Arguably the most suitable contender for the most epiphanic and transcendent post-punk composition of all time, Joy Division’s 1980 classic ‘Atmosphere’ remains one of the most beloved and enduring numbers in a woefully truncated but highly essential repertoire, which also includes defining standards like ‘Transmission’, ‘She’s Lost Control’ and the evergreen ‘Love Will Tear Us Apart’. The powerfully low-key ‘Atmosphere’ practically typifies the music critic-favourite expression “Ebony-tiled sonic cathedral”, with its rumbling, ominous, almost tribal-like percussion undertow, its starkly minimal yet effectively sepulchral bass drone, and its darkly shimmering washes of synth chords.
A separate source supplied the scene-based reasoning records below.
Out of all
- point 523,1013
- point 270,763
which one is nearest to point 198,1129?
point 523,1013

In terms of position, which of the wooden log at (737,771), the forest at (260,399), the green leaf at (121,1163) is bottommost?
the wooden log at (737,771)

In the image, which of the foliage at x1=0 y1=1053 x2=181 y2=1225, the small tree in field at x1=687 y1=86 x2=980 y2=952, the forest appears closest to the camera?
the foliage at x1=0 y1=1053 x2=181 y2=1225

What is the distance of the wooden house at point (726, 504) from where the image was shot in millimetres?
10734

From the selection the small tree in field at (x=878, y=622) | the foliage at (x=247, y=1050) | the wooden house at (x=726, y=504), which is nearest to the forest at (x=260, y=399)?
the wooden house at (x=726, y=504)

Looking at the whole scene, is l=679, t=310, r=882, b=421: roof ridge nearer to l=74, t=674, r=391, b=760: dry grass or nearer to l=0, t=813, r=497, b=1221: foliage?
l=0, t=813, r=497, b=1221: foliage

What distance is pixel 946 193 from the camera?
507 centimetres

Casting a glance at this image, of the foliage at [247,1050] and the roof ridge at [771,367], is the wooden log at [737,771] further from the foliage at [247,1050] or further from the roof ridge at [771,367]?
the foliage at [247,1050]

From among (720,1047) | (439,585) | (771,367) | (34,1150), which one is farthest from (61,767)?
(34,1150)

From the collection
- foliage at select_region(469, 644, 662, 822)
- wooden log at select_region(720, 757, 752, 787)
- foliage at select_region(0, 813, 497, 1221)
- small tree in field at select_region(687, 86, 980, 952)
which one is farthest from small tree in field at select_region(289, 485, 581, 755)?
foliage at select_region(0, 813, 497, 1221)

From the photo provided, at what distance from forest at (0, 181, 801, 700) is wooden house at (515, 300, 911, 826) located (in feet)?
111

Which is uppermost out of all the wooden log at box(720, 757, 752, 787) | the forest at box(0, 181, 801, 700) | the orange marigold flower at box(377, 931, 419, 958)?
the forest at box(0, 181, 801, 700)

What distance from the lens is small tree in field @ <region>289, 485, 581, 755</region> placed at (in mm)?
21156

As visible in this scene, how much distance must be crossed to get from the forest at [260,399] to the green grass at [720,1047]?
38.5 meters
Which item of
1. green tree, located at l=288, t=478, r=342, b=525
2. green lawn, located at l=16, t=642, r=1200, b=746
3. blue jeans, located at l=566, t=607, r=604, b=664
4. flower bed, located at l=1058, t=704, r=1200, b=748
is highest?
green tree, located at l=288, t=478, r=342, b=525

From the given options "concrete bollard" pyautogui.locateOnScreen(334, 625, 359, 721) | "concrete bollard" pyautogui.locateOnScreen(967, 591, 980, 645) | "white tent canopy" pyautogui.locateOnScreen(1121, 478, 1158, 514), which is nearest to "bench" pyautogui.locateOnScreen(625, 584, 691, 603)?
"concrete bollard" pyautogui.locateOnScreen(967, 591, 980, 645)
But perhaps the most impressive and important component of this indisputable masterpiece was the late, lamented Ian Curtis’s spectrally calm and controlled tenor, which made for an eerie auditory foreshadowing of his suicide a few months later. Thoroughly epic in scale, and unrelentingly powerful in execution, this awesome threnody gets a wholly appropriate video-clip treatment upon its 1988 re-release, in the form of an elegantly shot black-and-white short film by master stylist Anton Corbijn that featured midgets in sinister mourning shrouds wandering around a remote desert shore, interspersed with stills of the long-departed Curtis.